Se Ri Pak's first win in three years was a reminder of the impact the Korean has had in her native land
Se Ri Pak watched Lorena Ochoa's farewell from the LPGA tour earlier this month and knew that she very well could have been in the same situation. Pak, like Ochoa, has long carried a nation's golfing identity on her shoulders, to the point that the stream of talent that followed her from South Korea to the U.S. is known back home as Se Ri's Kids.
The term hasn't always sat well with Pak, since it makes her sound like a golfer from the past instead of one who can still win tournaments.
"I'm very understanding [of Ochoa's retirement]," the 32-year-old Pak said last Friday, two days before winning for the 25th time in her Hall of Fame career, at the Bell Micro Classic in Mobile, her first victory in three years. "I was thinking that way too."

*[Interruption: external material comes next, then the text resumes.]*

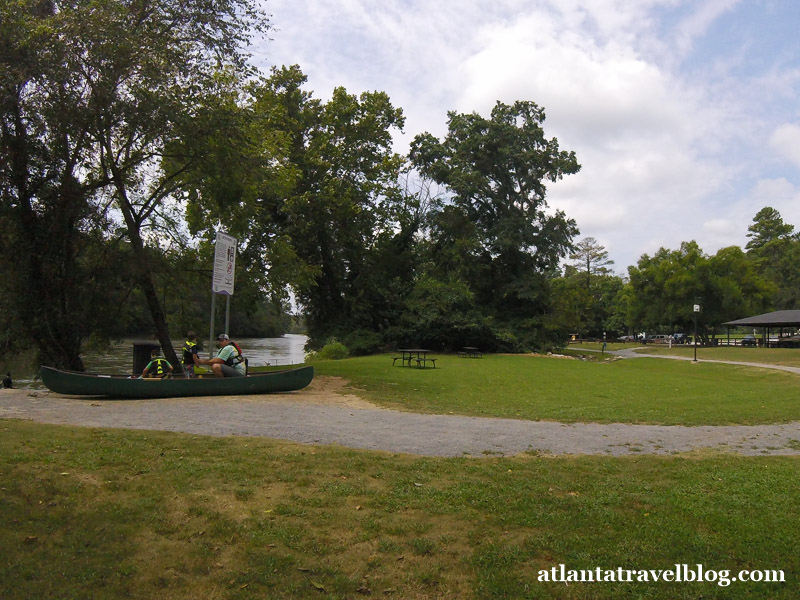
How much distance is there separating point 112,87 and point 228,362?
24.6 feet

Sooner or later, Pak says, she will walk away from competitive golf and live a normal life, but her muscular effort on Sunday in a rain-shortened event gave her incentive to grind a little longer. In a sudden-death playoff against the tour leaders in driving distance (Brittany Lincicome, 273.5 yards) and scoring average (Suzann Pettersen, 69.83 strokes, and who with a victory would've replaced Jiyai Shin as the No. 1 player in the world), Pak outlasted both with the kind of shotmaking that once placed her in the conversation with Annika Sorenstam and Karrie Webb as the best golfers of the era. Playing the 18th hole for the third time, and standing in a fairway bunker wet from torrential rains, Pak laced a six-iron from 170 yards to 10 feet and rolled in the birdie putt, improving her playoff record to a spotless 6--0.

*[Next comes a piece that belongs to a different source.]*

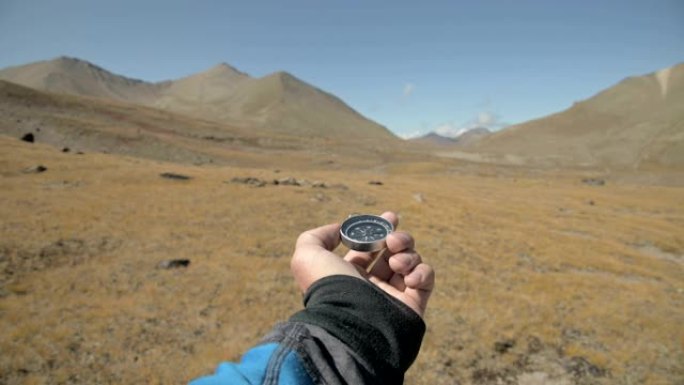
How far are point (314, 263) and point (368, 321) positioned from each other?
99cm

For a player who has experienced burnout at times since her groundbreaking playoff win at the 1998 U.S. Women's Open, Pak showed in her victory at the Crossings course at Magnolia Grove that there may be more to come. When Pak does leave the LPGA ("I mean, I really love to play golf, but not packing all the time," she says), she will be celebrated in Korea with the same appreciation that Ochoa was shown in Mexico.